_Text segment_
===
Welsh said there would be plant, general and operations manager positions and he expected employees would be paid in the range of $35,000 to $45,000 a year.

The business park now has 43 businesses and industries employing 853 people, Van Horn said. Employment at the adjacent Letterkenny Army Depot is approximately 2,500 people, he said.

Although the parcel is in a Keystone Opportunity Zone, meaning it will be exempt from most state and local taxes through 2010, Welsh said that was not the primary consideration for building in the park.

"It's an advantage, but it's not the main reason we picked that," Welsh said.

The distillation process requires substantial supplies of electricity, water and natural gas, all of which the park has, along with rail access to ship in millions of bushels of corn each year, he said.

One bushel of corn will produce 2.8 gallons of ethanol, which will be sold as a gasoline additive, Welsh said. At full production, the plant would partially consume about 20 million bushels a year, he said.
===
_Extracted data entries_
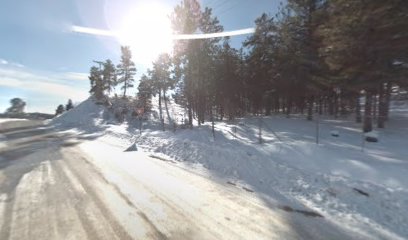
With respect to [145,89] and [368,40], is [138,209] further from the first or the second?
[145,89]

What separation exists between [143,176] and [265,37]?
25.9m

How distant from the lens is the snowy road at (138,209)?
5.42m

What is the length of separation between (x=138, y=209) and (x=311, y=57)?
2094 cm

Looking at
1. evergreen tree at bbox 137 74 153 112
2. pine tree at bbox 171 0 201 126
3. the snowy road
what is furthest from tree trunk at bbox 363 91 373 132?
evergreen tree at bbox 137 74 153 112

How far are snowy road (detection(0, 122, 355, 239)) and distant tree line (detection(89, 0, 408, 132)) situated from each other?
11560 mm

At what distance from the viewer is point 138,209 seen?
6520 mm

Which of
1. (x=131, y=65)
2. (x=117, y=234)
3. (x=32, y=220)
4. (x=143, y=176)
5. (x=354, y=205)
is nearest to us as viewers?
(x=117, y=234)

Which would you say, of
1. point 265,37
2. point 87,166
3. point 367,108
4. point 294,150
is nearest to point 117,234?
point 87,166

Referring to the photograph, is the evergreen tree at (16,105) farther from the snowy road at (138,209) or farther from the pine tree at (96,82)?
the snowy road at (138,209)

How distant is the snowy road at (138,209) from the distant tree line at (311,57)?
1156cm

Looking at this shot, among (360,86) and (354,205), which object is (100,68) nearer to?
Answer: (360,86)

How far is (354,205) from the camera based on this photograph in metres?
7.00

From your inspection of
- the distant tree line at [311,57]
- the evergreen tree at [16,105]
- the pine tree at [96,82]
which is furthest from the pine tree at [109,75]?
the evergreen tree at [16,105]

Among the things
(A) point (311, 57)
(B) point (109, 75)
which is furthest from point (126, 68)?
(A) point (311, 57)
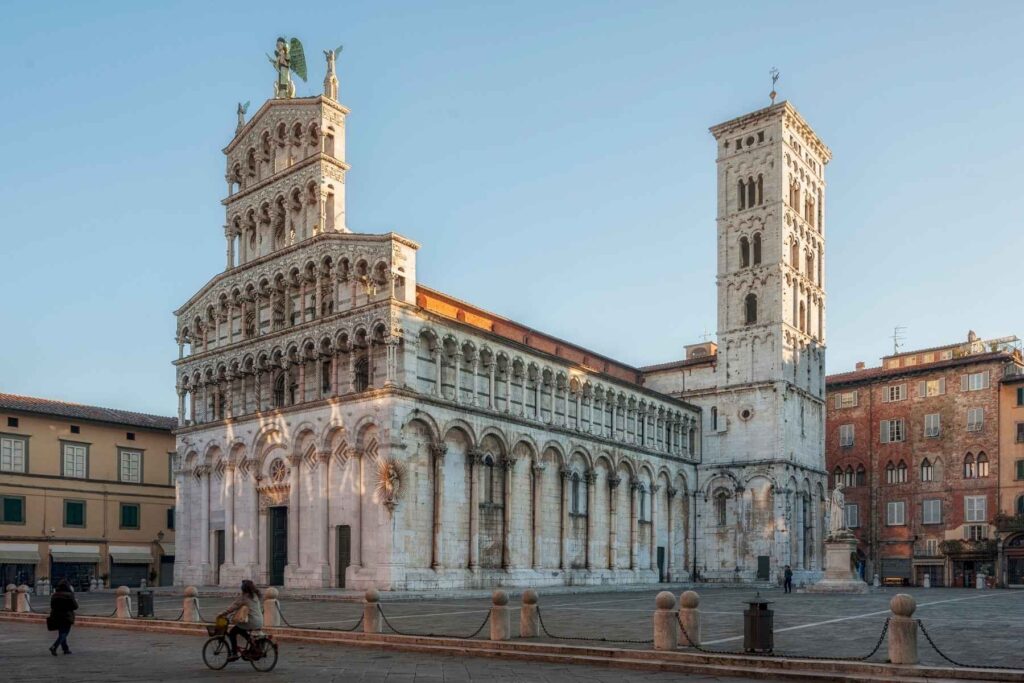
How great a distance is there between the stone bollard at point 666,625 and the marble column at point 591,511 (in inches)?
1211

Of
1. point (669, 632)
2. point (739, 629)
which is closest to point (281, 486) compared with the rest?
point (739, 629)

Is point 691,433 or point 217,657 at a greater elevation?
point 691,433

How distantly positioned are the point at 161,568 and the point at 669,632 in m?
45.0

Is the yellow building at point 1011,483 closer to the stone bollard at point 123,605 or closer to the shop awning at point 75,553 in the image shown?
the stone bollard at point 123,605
===
_Exercise_
From the article above about the planned ethanol plant, write out word for word the part that opens with the words "Welsh said there" and closes with "in the park.".

_Response box_
Welsh said there would be plant, general and operations manager positions and he expected employees would be paid in the range of $35,000 to $45,000 a year.

The business park now has 43 businesses and industries employing 853 people, Van Horn said. Employment at the adjacent Letterkenny Army Depot is approximately 2,500 people, he said.

Although the parcel is in a Keystone Opportunity Zone, meaning it will be exempt from most state and local taxes through 2010, Welsh said that was not the primary consideration for building in the park.